• [WORK ITEM]
Extend the passage on drying field corn before storage, picking up after its final sentence.

• [EXTRACT TO READ]
○ ○ ○ ○ ○ ○ ○

Field corn is dry to the extent that the kernels are hard and the outside covering (husk) is also very dry, and is easily removed by the harvesting equipment. If you go into a corn field right before it is harvested the tops of the ears are visible as the husks have dried and started to pull away from the kernels/cob.
The corn (or other grain) needs to be dried down properly, or it won’t keep. I believe it’s not just a matter of mold, but also of bacterial growth or possible fermentation.
In many years in many locations it won’t dry down enough in the field; though it does have to have dried enough in the field that the dryers will be able to handle the remaining moisture in time. There are testers that can be taken out into the field to check the crop, before and during harvest. And as has been said it’ll be tested at the dryer, if the farmer doesn’t have their own dryers – I believe an overly wet load may be rejected.
The dryers, like the combines, come in various sizes, and around here where the farms are small and much of the crop is for on-farm use of livestock operations some of the farms have their own dryer setups; though there are also large commercial ones in the area for places that purchase grains from farmers for resale.

○ ○ ○ ○ ○ ○ ○

• [RECORDED DATA]
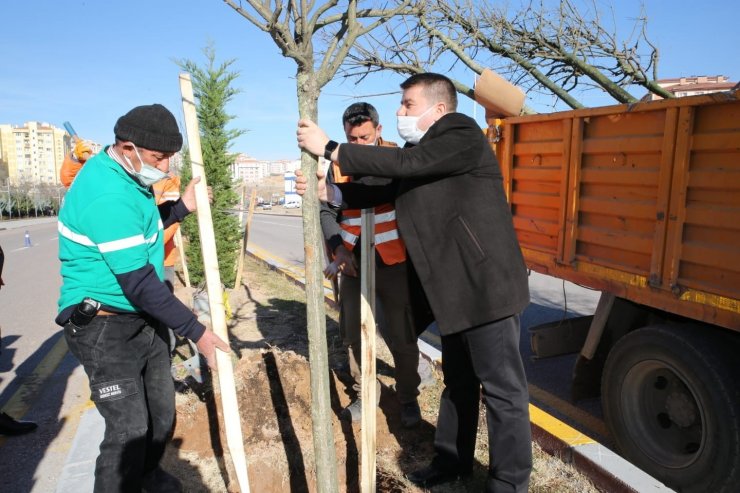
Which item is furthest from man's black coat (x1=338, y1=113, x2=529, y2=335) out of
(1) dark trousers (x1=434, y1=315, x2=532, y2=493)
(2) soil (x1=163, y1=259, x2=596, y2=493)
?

○ ○ ○ ○ ○ ○ ○

• [SOLVED PROBLEM]
If I recall correctly, corn can be harvested when the kernel is at about 23% moisture content, and then mechanically dried to 14.5% (the commercial standard.) Obviously, the farmer wants to delay harvesting the crop and let the crop dry naturally, but the longer you let it stay in the field, the greater the chance the plants will be damaged and the yield reduced.
Yup. If the weather turns wet on you, that corn ain’t getting dryer – and your equipment may not be able to get into the field without doing damage to the soil tilth, or even without getting stuck. And if the deer find that nice field of standing corn – which they will – there’s going to be less corn in it every day.
So figuring out when to harvest is tricky. I’ve seen fields that couldn’t be harvested until the ground froze hard enough to bear the equipment, due to mud – with no idea when or, in the new climate, even if that was going to happen (the soil never froze hard here last year, for the first time in my memory and I think in the records.) Sometimes by the time it was possible to harvest there wasn’t enough standing corn left to bother. But you take it too early, and it might not be dry enough.
Farming’s an uncertain sort of enterprise, whatever you raise. What people who complain about surpluses don’t realize is that you have to aim for a national/world surplus every year; a big one. Otherwise, some years you’re going to be way short. But of course, when there is a surplus, nobody wants to pay much for any of it . . .
And BTW, the fences on the tops of silos are not because they are used as UFO landing pads. It’s because farmers go up there and work.
(yeah, some people wondered about that)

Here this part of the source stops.